● Gestelde opgave A:
Vat het paginafragment samen in twee zinnen.

● Paginafragment:
-.-.-

Bart had intussen het vaste voornemen opgevat om morgen al naar huis te gaan: dan kon ik rustig thuis in mijn eigen bed ziek zijn, en waren er bekende dokters bij de hand en zo. Dat overgeven had hem helemaal bezorgd gemaakt. Soit, ik voelde me echt beter, alleen kon ik nog steeds nauwelijks eten: een hap of vijf spaghetti volstond al ruimschoots, en het appeltaartje in de namiddag hebben de jongens onder elkaar verdeeld. Kobe was intussen hondemoe, en deed een stevige middagdut tot half vier, en zelf heb ik ook wel een uur of twee geslapen. Daarna heb ik mee gekaart, en voelde ik me echt wel ok. Toen Kobe wakker werd, scheen de zon volop, was het echt warm buiten, en wilde ik graag nog op uitstap naar Le Lac de Settons, op een half uurtje rijden. Jeroen (de gastheer) had gezegd dat je er ook kon zwemmen, dat er verschillende kleine strandjes waren, en dus overtuigde ik Bart om het zwemgerei mee te nemen. Hij had sowieso wat overtuiging nodig, want hij vond het een compleet onzinnig idee om nog op stap te gaan.

-.-.-

● Gegevensrijen:
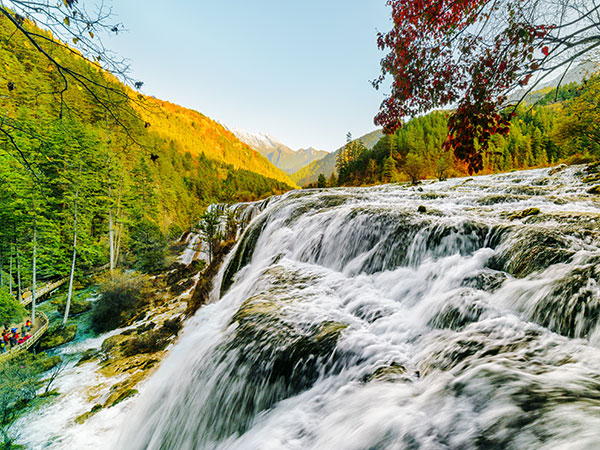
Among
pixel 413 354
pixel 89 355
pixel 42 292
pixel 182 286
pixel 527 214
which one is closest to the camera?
pixel 413 354

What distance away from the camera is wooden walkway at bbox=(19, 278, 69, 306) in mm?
15727

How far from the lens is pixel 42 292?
17.8 metres

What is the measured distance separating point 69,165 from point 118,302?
15.6m

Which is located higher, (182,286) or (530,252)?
(530,252)

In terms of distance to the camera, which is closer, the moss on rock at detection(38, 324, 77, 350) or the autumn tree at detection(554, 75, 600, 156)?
the moss on rock at detection(38, 324, 77, 350)

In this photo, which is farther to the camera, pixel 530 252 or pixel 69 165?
pixel 530 252

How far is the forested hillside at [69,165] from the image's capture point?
2362 mm

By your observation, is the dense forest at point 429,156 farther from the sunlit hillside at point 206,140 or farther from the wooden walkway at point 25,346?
the sunlit hillside at point 206,140

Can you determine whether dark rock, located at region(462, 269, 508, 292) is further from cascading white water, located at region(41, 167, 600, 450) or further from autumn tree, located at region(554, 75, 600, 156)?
autumn tree, located at region(554, 75, 600, 156)

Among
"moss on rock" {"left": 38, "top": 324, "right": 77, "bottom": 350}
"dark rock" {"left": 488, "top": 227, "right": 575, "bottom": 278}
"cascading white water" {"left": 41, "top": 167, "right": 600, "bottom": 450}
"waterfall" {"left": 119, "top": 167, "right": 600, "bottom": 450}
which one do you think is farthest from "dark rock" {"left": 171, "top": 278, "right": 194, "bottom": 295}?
"dark rock" {"left": 488, "top": 227, "right": 575, "bottom": 278}

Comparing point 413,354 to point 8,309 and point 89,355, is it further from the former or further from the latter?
point 8,309

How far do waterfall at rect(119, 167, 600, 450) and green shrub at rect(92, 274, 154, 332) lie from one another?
12.1 meters

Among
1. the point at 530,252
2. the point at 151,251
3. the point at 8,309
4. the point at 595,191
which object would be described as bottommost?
the point at 8,309

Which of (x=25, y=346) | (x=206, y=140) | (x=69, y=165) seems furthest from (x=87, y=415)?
(x=206, y=140)
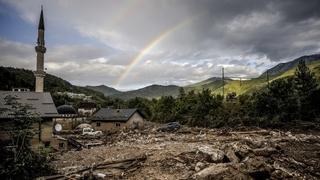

-.-.-

● Gestelde opgave B:
Schrijf de rijen van de regel met "In terms of" tot en met het einde van de rijen opnieuw uit en vervang daarin "green shrub" door "low bush". Laat de rest ongewijzigd, geef alleen die regels en laat de afbeeldingen weg.

● Uitgewerkt antwoord A:
De verteller voelt zich beter maar kan nog nauwelijks eten, terwijl Bart door het overgeven bezorgd is en morgen al naar huis wil. Na een paar uur slapen en wat kaarten wil de verteller bij zonnig, warm weer nog naar Le Lac de Settons, waar je volgens gastheer Jeroen kunt zwemmen, en overtuigt Bart, die het een onzinnig idee vindt, om het zwemgerei mee te nemen.

● Uitgewerkt antwoord B:
In terms of distance to the camera, which is closer, the moss on rock at detection(38, 324, 77, 350) or the autumn tree at detection(554, 75, 600, 156)?
the moss on rock at detection(38, 324, 77, 350)

In this photo, which is farther to the camera, pixel 530 252 or pixel 69 165?
pixel 530 252

How far is the forested hillside at [69,165] from the image's capture point?
2362 mm

By your observation, is the dense forest at point 429,156 farther from the sunlit hillside at point 206,140 or farther from the wooden walkway at point 25,346?
the sunlit hillside at point 206,140

Can you determine whether dark rock, located at region(462, 269, 508, 292) is further from cascading white water, located at region(41, 167, 600, 450) or further from autumn tree, located at region(554, 75, 600, 156)?
autumn tree, located at region(554, 75, 600, 156)

Among
"moss on rock" {"left": 38, "top": 324, "right": 77, "bottom": 350}
"dark rock" {"left": 488, "top": 227, "right": 575, "bottom": 278}
"cascading white water" {"left": 41, "top": 167, "right": 600, "bottom": 450}
"waterfall" {"left": 119, "top": 167, "right": 600, "bottom": 450}
which one do you think is farthest from "dark rock" {"left": 171, "top": 278, "right": 194, "bottom": 295}?
"dark rock" {"left": 488, "top": 227, "right": 575, "bottom": 278}

Comparing point 413,354 to point 8,309 and point 89,355, is it further from the former or further from the latter?
point 8,309

How far do waterfall at rect(119, 167, 600, 450) and low bush at rect(92, 274, 154, 332) lie from one another?
12.1 meters

Among
1. the point at 530,252
2. the point at 151,251
3. the point at 8,309
4. the point at 595,191
which object would be described as bottommost?
the point at 8,309

Which of (x=25, y=346) | (x=206, y=140) | (x=69, y=165) seems furthest from (x=87, y=415)?
(x=206, y=140)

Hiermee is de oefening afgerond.